2: In `hzidname<-`(`*tmp*`, value = "chkey") :
  horizon ID name (chkey) not unique. unique ID not changed.

I would guess that it is the join to chtexturegrp and/or chtexture tables. I'd suggest converting rows → single delimited list to account for multiple textures. It is wild to think that the affected component has both cl and sl textures in the same horizon.

Previous, probably unrelated issues:

Example.

library(aqp)
library(soilDB)

sql <- "
SELECT 
mukey, co.cokey, compname, comppct_r, majcompflag,
hzdept_r, hzdepb_r, hzname
FROM component AS co
JOIN chorizon AS ch ON co.cokey = ch.cokey
WHERE mukey = '467060' 
ORDER BY ch.cokey, comppct_r DESC, hzdept_r ASC;
"

# demonstrate that the source data are fine
SDA_query(sql)

# problem seems to occur no matter what combination of arguments is used
x <- fetchSDA(WHERE = "mukey = '467060'", duplicates = FALSE, childs = FALSE)

# see duplicates:
horizons(x)[, 1:10]

# note duplicate horizon boundaries
plotSPC(x, hz.depths = TRUE)

# digging deeper, it seems like the following function is making duplicate horizons:
get_chorizon_from_SDA(WHERE = "mu.mukey = '467060'", duplicates = FALSE, childs = FALSE)
brownag commented 4 months ago

It appears that the issue here is that after filtering chtexturegrp to just representative values, chtexture table gets right joined. In the case of these "duplicate" horizons they are stratified textures (i.e. SR-SL CL) that are representative so it is technically valid to have multiple entries, including SL and CL. There are certainly more contrasting stratified textures out there.

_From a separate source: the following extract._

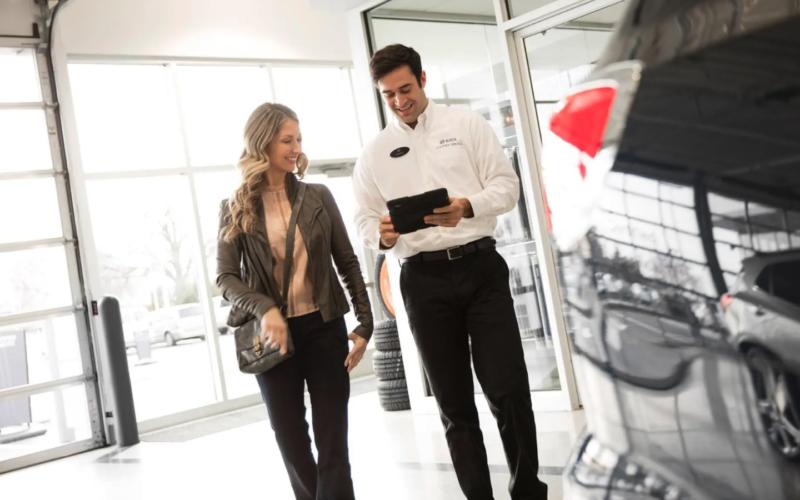 Satisfaction à la clientèle: Les concessionnaires automobiles améliorent leur score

I think the intent is to return texcl (from chtexture) as well as texture (from chtexturegrp). Stratified textures are a case where it is expected to have a many:1 relationship between texcl and texture, even when only the RV texture group.

I suppose we could concatenate texcl, and it would have no issues at least for most horizons. This would run into issues if folks are expecting all texcl column output to have one of the standard choice list items for soil texture levels (aqp::SoilTextureLevels())... though I would argue the user should have to manually decide how they want to handle stratified textures in terms of deriving additional values.

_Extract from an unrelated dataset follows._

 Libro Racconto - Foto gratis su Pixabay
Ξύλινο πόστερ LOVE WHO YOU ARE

As far as combination of arguments having no effect despite the name duplicates and childs are not expected to have any effect on horizon level results, or whether child table texture information is aggregated.

dylanbeaudette commented 4 months ago

OK, thanks for checking. I agree that the data in question and 1:many relationships are reasonable.

This may be more of an aqp issue, or a reporting issue for the parent function fetchSDA() which returns a SoilProfileCollection. We haven't fully resolved the overlapping horizon issue there and it might be a good idea to warn users when this happens. In this case, issuing a warning or message from fetchSDA() seems like the best place to put it.

Adding a new argument to flatten multiple textures could lead to even more complexity in an already complex function.

Open to ideas on how to avoid unexpected outcomes...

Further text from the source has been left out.